Sedari dulu, Rey memanglah orang yang protektif terhadap Alexa. Namun kali ini sifat protektifnya berbeda dari Rey yang biasa Alexa kenal. Rey tidak pernah membentak. Pada saat pria itu menghilang bak ditelan bumi beberapa hari lalu, tidak mengabari, tidak menelpon, bahkan saat Alexa sedang dalam masa-masa paling buruk di hidupnya, kemana Rey saat itu?

"Maksud lo apa? Gue gak ngerti sumpah.

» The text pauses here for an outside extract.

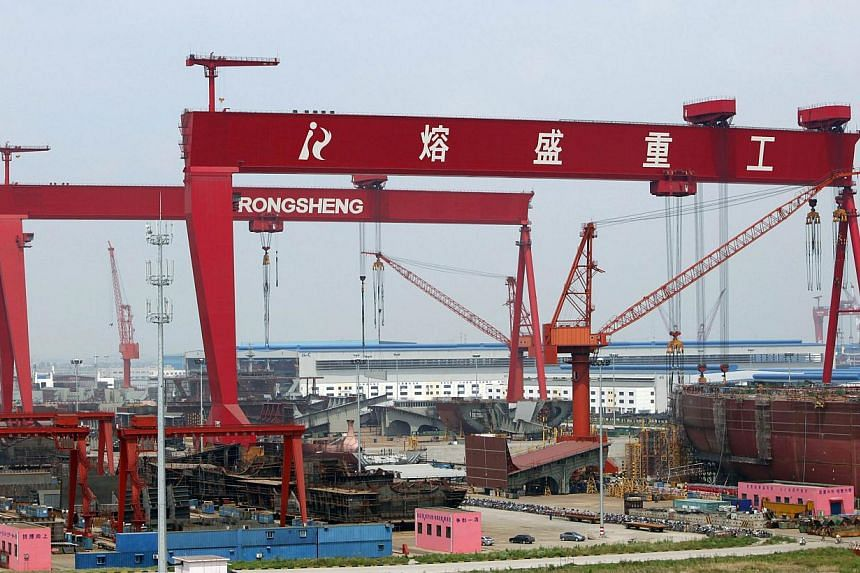 A view of the Rongsheng Heavy Industries shipyard is seen in Nantong, Jiangsu province in this May 21, 2012 file photo.China has laid out a detailed three-year plan to restructure its massive shipbuilding industry, urging local governments to h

Mereka orang baik-baik!" bantah Alexa, ia sudah terlanjur tersinggung.

Rey tersentak mendengar suara keras gadis di depannya, ia mengernyit tak suka. Sejak kapan Alexa kasar padanya? Genggaman itu semakin mengerat seolah hendak menghancurkan jari-jari kecil Alexa dalam rengkuhan jari besar milik Rey.

"Mungkin di depan lo mereka baik baik, tapi siapa yang tahu kalo mereka musuhin lo dari belakang?" tukas Rey terang-terangan bahwa pria itu tidak menyukai "teman baru Alexa".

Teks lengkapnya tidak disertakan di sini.